Opinion
June 4, 1987
Appeal from the Supreme Court, Rensselaer County (McDermott, J.).
On Friday, July 9, 1982, plaintiff was injured in a motorcycle accident on State Route 2 in the Town of Grafton, Rensselaer County. Plaintiff sued the Town and County asserting the ubiquitous allegation of motorcyclists that gravel on the road caused the accident. Plaintiff alleged that a Town truck had negligently spilled the gravel on the highway the day of the accident. Defendants asserted that employees of the Town Highway Department did not work on Fridays and thus it could not have been a Town truck which spilled the gravel on the date of the accident. Based on this assertion, defendants moved for summary judgment dismissing the complaint in December 1983. The motion was denied as premature since no discovery had taken place. A later motion for summary judgment was also denied without prejudice on the ground that an issue of fact existed in that plaintiff had a signed statement from an eyewitness claiming that he saw gravel spilling from a Town truck on the date of plaintiff's accident. However, when questioned under oath at a deposition upon oral questions, plaintiff's witness admitted that he could not identify the truck which he purportedly saw spill gravel.
In May 1985, plaintiff filed a note of issue and a statement of readiness. Thereafter, defendants again moved for summary judgment dismissing the complaint on the ground that plaintiff had failed to offer any proof to refute the affidavit of the Town Highway Superintendent that the Town highway employees were not working on the day of the accident.

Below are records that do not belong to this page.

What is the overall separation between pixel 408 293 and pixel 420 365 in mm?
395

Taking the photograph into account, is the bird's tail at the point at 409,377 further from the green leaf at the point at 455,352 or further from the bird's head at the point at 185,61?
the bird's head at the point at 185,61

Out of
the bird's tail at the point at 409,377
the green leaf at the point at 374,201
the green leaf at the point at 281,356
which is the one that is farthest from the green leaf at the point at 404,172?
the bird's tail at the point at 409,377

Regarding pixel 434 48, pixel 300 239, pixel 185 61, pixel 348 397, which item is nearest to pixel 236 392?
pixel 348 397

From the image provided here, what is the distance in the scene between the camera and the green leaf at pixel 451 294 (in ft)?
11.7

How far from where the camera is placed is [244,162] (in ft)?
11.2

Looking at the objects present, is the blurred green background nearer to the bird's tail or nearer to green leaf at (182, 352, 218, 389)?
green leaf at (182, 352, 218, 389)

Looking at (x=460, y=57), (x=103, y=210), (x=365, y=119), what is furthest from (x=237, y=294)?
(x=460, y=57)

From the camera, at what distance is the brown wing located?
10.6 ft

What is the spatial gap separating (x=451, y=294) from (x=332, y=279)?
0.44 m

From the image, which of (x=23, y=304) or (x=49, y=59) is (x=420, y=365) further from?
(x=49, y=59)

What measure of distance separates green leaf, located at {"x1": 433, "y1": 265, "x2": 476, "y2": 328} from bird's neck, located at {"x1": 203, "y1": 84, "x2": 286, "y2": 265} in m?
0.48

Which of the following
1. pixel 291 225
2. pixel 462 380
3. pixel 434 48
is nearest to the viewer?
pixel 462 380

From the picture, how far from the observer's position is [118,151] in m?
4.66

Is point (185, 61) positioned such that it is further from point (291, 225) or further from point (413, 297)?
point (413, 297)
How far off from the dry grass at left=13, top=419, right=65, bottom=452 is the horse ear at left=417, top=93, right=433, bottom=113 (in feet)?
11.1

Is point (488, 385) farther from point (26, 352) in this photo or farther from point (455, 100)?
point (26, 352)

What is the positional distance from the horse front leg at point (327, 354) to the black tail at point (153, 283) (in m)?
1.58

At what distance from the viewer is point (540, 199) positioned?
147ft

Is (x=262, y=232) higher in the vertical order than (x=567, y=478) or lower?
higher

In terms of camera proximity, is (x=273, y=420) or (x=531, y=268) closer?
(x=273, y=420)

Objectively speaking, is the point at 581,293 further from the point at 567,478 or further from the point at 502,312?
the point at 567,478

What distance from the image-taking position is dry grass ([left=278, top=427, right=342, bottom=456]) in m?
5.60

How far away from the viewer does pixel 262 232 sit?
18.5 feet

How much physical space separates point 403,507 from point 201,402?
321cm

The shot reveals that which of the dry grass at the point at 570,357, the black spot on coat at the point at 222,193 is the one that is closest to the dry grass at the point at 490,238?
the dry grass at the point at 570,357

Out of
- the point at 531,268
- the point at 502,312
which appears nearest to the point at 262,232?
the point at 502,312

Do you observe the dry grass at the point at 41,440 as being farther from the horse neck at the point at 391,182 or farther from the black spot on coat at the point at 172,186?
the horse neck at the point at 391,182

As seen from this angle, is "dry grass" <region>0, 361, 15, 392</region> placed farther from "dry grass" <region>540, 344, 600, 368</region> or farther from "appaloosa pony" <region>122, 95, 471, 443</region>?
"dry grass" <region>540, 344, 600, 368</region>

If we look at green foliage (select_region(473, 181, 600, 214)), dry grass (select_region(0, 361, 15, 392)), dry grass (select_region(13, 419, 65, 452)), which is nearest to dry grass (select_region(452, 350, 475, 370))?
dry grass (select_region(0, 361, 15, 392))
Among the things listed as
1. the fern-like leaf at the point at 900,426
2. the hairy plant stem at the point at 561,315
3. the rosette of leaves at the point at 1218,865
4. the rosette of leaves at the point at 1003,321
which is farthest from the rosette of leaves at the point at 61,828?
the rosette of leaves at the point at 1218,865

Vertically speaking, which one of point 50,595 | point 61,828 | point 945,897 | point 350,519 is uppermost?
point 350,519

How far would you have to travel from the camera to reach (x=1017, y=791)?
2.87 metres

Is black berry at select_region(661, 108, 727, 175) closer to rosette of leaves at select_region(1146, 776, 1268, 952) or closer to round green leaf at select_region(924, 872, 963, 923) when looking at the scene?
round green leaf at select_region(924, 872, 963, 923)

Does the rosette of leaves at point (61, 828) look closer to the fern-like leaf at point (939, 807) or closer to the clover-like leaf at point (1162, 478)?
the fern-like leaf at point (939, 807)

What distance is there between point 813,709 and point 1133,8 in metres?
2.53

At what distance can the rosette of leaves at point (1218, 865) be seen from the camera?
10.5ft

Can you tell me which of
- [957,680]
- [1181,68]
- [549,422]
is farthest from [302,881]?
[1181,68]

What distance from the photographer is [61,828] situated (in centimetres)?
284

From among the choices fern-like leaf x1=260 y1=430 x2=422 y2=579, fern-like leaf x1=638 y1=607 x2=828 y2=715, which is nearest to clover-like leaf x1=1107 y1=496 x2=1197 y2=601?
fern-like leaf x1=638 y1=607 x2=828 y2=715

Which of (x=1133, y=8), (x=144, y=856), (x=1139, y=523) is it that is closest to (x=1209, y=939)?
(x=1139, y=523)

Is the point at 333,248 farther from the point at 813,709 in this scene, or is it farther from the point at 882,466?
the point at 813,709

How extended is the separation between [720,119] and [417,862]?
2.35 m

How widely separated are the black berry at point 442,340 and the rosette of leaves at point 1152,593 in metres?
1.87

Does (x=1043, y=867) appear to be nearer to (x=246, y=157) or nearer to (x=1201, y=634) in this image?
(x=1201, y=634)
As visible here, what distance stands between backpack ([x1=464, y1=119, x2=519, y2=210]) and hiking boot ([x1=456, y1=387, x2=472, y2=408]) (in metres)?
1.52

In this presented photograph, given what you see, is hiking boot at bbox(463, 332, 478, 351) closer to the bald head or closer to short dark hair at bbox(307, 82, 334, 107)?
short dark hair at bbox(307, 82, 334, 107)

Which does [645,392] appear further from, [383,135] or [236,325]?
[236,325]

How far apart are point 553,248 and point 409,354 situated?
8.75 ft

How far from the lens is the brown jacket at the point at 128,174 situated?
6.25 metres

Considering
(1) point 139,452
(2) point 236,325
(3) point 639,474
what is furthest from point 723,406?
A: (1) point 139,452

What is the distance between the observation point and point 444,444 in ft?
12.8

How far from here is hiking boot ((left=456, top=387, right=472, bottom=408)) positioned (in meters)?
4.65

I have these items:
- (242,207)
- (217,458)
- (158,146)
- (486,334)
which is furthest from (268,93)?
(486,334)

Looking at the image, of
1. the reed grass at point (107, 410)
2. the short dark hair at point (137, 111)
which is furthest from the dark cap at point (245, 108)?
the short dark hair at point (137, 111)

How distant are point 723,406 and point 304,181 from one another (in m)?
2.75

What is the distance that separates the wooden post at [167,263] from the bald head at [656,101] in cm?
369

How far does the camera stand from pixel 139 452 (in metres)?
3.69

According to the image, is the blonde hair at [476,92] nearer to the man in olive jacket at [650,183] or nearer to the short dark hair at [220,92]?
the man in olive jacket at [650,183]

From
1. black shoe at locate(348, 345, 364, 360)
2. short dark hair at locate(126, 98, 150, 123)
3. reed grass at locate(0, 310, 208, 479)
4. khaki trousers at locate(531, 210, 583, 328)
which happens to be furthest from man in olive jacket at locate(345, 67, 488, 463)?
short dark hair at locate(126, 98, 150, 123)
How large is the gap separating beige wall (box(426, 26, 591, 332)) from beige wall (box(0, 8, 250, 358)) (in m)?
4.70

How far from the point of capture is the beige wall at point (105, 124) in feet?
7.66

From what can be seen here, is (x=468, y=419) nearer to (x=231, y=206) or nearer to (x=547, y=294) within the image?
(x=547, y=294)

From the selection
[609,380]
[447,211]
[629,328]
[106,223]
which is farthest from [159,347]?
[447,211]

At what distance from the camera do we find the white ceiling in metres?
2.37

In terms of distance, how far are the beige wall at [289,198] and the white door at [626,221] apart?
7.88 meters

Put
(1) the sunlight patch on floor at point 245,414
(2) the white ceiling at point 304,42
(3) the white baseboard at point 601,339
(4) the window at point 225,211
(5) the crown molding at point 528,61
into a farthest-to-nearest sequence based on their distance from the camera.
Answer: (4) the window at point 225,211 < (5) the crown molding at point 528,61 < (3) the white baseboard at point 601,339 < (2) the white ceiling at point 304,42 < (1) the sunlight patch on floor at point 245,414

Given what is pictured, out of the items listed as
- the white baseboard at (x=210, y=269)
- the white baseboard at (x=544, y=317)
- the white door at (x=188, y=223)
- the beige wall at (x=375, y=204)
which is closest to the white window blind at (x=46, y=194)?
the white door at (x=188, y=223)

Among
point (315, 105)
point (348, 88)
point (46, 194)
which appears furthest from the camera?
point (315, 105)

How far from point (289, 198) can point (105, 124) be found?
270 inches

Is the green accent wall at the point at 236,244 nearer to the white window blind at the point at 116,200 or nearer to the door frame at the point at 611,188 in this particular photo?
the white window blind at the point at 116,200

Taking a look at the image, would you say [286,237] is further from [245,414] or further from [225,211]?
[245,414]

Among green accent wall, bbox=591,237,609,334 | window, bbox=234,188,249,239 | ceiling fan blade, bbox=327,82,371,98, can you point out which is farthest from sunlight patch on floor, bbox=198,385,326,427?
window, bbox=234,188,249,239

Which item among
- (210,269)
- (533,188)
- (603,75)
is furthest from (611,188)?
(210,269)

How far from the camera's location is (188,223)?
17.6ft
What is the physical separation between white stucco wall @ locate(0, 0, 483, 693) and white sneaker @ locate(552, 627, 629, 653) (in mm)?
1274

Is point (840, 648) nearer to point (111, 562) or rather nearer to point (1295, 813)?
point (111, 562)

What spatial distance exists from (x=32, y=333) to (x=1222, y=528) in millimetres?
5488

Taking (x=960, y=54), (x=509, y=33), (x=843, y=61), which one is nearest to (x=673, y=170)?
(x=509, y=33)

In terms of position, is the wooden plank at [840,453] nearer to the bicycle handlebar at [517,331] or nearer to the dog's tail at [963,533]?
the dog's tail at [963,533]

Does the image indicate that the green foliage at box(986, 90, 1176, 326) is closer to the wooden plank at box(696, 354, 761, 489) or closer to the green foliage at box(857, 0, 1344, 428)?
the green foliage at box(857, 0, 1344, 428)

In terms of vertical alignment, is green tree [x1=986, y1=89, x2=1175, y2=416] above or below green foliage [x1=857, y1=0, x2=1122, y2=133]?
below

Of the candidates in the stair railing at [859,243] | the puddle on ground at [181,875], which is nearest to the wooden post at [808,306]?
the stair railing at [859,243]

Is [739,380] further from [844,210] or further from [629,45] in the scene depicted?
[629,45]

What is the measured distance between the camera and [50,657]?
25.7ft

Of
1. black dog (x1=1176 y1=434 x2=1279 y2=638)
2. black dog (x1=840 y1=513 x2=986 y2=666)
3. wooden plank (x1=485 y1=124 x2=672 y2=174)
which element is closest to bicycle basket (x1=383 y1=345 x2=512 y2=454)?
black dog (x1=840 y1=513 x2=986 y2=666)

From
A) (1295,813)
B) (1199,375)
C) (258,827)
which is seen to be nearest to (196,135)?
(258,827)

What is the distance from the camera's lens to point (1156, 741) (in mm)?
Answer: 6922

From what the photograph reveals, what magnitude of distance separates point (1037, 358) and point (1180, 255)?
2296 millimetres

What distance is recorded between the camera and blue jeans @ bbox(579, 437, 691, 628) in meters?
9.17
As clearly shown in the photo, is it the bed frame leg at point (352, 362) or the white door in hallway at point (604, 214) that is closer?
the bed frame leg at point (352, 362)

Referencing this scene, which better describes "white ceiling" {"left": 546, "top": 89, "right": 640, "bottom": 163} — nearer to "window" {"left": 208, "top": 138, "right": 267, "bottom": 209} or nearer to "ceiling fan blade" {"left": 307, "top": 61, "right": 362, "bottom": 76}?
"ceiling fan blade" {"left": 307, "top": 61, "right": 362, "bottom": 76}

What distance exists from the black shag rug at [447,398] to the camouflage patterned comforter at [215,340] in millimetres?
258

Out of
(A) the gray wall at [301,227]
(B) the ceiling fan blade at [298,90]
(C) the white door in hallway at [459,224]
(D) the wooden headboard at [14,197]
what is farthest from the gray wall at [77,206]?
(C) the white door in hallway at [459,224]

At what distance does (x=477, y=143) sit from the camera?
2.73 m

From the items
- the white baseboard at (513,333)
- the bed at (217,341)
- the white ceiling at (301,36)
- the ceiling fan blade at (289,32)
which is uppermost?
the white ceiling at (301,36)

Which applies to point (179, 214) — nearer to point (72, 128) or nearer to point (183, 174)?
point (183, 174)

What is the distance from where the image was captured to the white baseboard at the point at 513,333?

The only ground asserted by plaintiff in opposition to the motion was that he needed further discovery. Supreme Court denied the summary judgment motion pursuant to CPLR 3212 (f) in order to allow plaintiff to conduct additional discovery. Defendants appeal.
We reverse. It is well established that once a statement of readiness is filed additional disclosure may only be directed upon a showing of special, unusual or extraordinary circumstances (see, e.g., Spinosa v Hartford Fire Ins. Co., 114 A.D.2d 633, 634; MLB Indus. v Freedman Son, 102 A.D.2d 928; 22 N.Y.CRR former 861.10 [amended Jan. 6, 1986]; 22 NYCRR 202.21 [d]). Plaintiff's contention that a summary judgment motion made after the filing of a note of issue constitutes a per se special circumstance justifying further discovery is unpersuasive. Instead, the facts and procedure of the particular case must be considered.
Initially, we note that here the ground argued by defendants in support of their motion certainly could not have surprised plaintiff. Indeed, it was abundantly clear throughout this litigation that a key issue was whether plaintiff could produce any credible evidence linking defendants to the spilled gravel. Further, plaintiff had more than ample opportunity to obtain evidence supporting his allegation on this issue. Issue had been joined in this action (which does not involve any complex or novel issues of law or fact) nearly three years prior to defendants' demand that plaintiff file a note of issue. Faced with the demand, plaintiff failed to avail himself of the opportunity to conduct further discovery during the 90-day period for filing (see, CPLR 3216 [b]), nor did he indicate that additional time to file the note of issue was necessary (see, Baxt v Cohen, 96 A.D.2d 661; 22 N.Y.CRR former 861.10; 22 NYCRR 202.21 [d]). It is evident that plaintiff was aware that he had failed to obtain any credible proof linking defendants to the spilled gravel. Yet, a note of issue and statement of readiness were filed vouching for the truthfulness and accuracy of the statement that discovery proceedings known to be necessary had been completed (see, 22 N.Y.CRR former 861.10 [b]). We find no special, unusual or extraordinary circumstances in the facts at bar to allow plaintiff to again venture on a fishing expedition which has repeatedly proven fruitless.
Plaintiff's assertion that further discovery should be permitted because defendants allegedly had facts not available to him is meritless. This is not a case where plaintiff recently learned the information claimed to be within the control of defendants. Here, the existence of the purported facts was known by plaintiff well before he chose to file a note of issue. We further note that the relevance of any of the purported information is at best speculative.
Having concluded that no further discovery should be allowed, we next consider whether summary judgment should have been granted. Review of the record reveals that plaintiff has failed to produce even a "'shadowy semblance'" of a triable issue and thus summary judgment should have been granted (see, Capelin Assocs. v Globe Mfg. Corp., 34 N.Y.2d 338, 341).
Order reversed, on the law, with costs, motions granted and complaint dismissed. Kane, J.P., Main, Weiss, Mikoll and Harvey, JJ., concur.